▸ **ACTIVITY**
Below is a listing; reproduce exactly its lines from the one containing "kingdom: Animalia" to its last line, both ends kept, and no other lines.
--------------------
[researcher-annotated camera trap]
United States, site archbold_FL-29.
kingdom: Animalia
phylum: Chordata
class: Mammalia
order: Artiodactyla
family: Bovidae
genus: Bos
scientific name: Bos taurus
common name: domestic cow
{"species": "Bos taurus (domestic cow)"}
--------------------
▸ **COMPLETED EXERCISE**
kingdom: Animalia
phylum: Chordata
class: Mammalia
order: Artiodactyla
family: Bovidae
genus: Bos
scientific name: Bos taurus
common name: domestic cow
{"species": "Bos taurus (domestic cow)"}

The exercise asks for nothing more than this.